Stored items
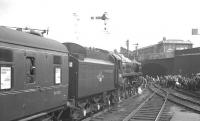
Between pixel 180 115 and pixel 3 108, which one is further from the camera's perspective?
pixel 180 115

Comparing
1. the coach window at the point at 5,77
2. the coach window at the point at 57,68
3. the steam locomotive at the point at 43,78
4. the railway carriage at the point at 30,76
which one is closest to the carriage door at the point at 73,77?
the steam locomotive at the point at 43,78

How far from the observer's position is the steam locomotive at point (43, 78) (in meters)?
7.32

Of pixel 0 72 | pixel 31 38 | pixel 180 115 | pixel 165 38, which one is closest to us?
pixel 0 72

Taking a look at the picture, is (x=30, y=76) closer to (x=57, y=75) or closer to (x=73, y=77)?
(x=57, y=75)

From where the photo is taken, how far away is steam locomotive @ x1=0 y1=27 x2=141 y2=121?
288 inches

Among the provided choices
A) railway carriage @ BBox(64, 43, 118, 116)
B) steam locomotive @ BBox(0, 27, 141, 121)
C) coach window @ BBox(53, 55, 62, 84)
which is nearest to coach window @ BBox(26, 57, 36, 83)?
steam locomotive @ BBox(0, 27, 141, 121)

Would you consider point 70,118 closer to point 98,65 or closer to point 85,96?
point 85,96

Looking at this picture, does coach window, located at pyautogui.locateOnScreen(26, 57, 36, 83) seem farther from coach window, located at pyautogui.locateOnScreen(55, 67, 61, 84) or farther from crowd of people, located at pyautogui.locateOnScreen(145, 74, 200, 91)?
crowd of people, located at pyautogui.locateOnScreen(145, 74, 200, 91)

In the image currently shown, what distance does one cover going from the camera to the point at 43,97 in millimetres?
9023

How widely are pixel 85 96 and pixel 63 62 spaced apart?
3020 millimetres

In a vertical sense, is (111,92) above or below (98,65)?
below

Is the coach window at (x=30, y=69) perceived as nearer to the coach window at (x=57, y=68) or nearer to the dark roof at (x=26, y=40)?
the dark roof at (x=26, y=40)

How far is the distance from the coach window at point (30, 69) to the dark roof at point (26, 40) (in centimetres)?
37

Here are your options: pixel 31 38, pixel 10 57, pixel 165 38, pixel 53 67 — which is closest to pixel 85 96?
pixel 53 67
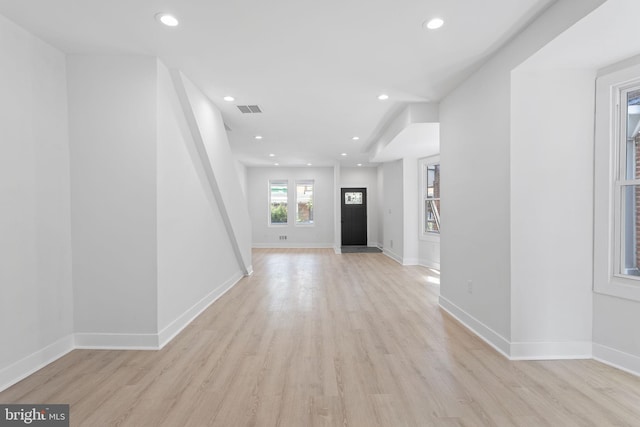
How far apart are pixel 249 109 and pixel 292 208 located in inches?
226

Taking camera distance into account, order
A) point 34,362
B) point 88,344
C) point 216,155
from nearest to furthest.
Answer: point 34,362
point 88,344
point 216,155

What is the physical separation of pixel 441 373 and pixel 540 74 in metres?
2.57

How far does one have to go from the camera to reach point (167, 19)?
2.20m

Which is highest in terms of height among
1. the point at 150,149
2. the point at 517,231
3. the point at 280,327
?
the point at 150,149

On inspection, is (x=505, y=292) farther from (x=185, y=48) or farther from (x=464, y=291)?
(x=185, y=48)

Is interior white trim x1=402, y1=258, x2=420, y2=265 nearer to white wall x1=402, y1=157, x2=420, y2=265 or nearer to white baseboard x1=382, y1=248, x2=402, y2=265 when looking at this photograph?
white wall x1=402, y1=157, x2=420, y2=265

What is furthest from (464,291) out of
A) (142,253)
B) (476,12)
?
(142,253)

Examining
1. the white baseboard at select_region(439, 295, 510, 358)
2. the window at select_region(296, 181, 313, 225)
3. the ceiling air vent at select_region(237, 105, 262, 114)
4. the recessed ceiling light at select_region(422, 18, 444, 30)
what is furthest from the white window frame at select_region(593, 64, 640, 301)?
the window at select_region(296, 181, 313, 225)

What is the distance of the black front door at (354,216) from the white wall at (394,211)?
1.62 m

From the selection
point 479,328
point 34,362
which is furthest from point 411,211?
point 34,362

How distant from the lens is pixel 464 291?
326 cm

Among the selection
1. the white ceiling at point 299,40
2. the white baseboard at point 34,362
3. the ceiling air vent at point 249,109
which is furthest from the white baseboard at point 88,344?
the ceiling air vent at point 249,109

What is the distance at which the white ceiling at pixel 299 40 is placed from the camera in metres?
2.07

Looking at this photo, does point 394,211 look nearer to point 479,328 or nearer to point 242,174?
point 242,174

#### DIRECTIVE:
Copy exactly the lines above, from the one containing "From the selection" through the very last line.

#### CORRECT RESPONSE:
From the selection
point 479,328
point 34,362
which is furthest from point 411,211?
point 34,362

How distant from the lens is pixel 464 291?
326 cm

Among the selection
1. the white ceiling at point 299,40
2. the white baseboard at point 34,362
3. the ceiling air vent at point 249,109
which is furthest from the white baseboard at point 88,344?
the ceiling air vent at point 249,109

What is the distance at which the white ceiling at pixel 299 40 is placed from the camera in metres?
2.07

Looking at this photo, does point 394,211 look nearer to point 479,328 or nearer to point 242,174?
point 242,174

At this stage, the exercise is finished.